Previous type theories either have not provided adequate expressiveness to interpret practical languages, or have provided such expressiveness at the expense of essential features of the type theory. In particular, no previous type theory has supported a notion of partial functions (needed to interpret recursion in practical languages), and a notion of total functions and objects (needed to reason about data values), and an intrinsic notion of equality (needed for most interesting results).

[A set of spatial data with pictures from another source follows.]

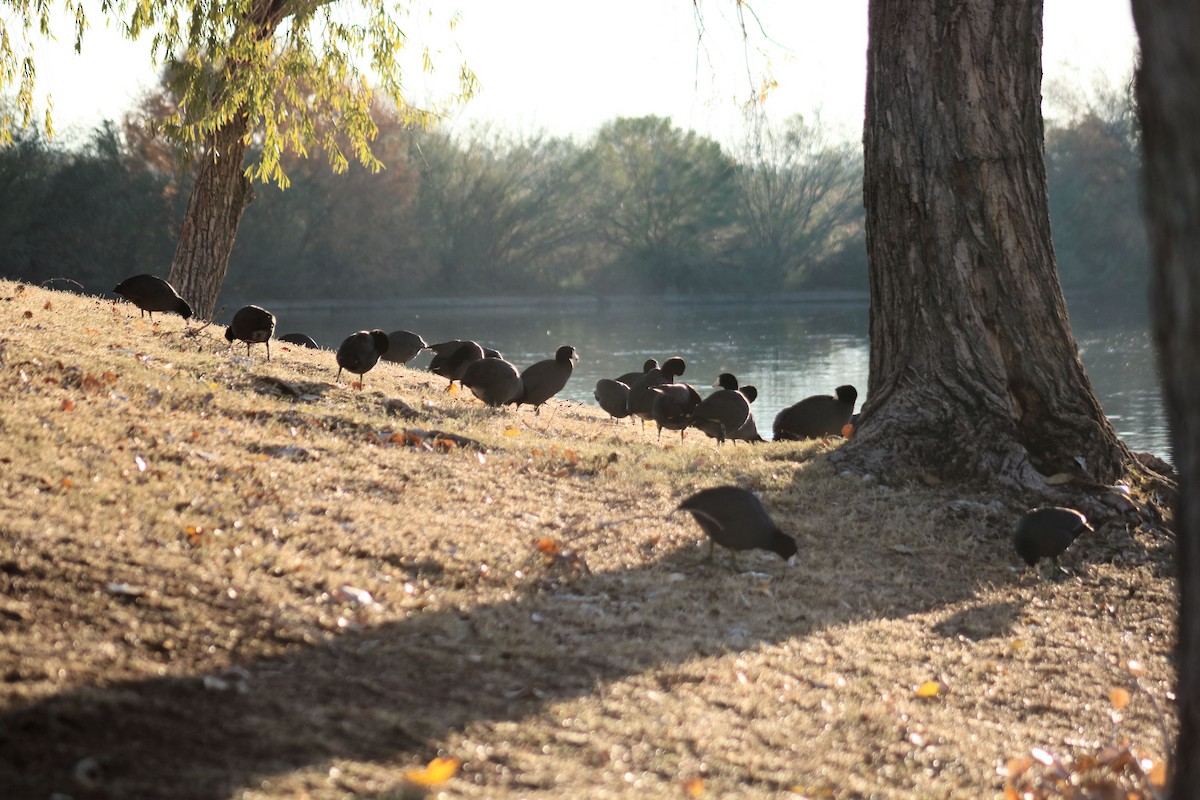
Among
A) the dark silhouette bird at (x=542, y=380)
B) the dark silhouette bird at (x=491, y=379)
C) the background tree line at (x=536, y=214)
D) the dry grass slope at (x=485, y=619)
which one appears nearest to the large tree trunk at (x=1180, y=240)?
the dry grass slope at (x=485, y=619)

This dissertation presents the first type theory incorporating all three, and discusses issues arising in the design of that type theory. This type theory is used as the target of a type-theoretic semantics for a expressive programming calculus. This calculus may serve as an internal language for a variety of functional programming languages. The semantics is stated as a syntax-directed embedding of the programming calculus into type theory. A critical point arising in both the type theory and the type-theoretic semantics is the issue of admissibility. Admissibility governs what types it is legal to form recursive functions over. To build a useful type theory for partial functions it is necessary to have a wide class of admissible types. In particular, it is necessary for all the types arising in the type-theoretic semantics to be admissible. In this dissertation I present a class of admissible types that is considerably wider than any previously known class.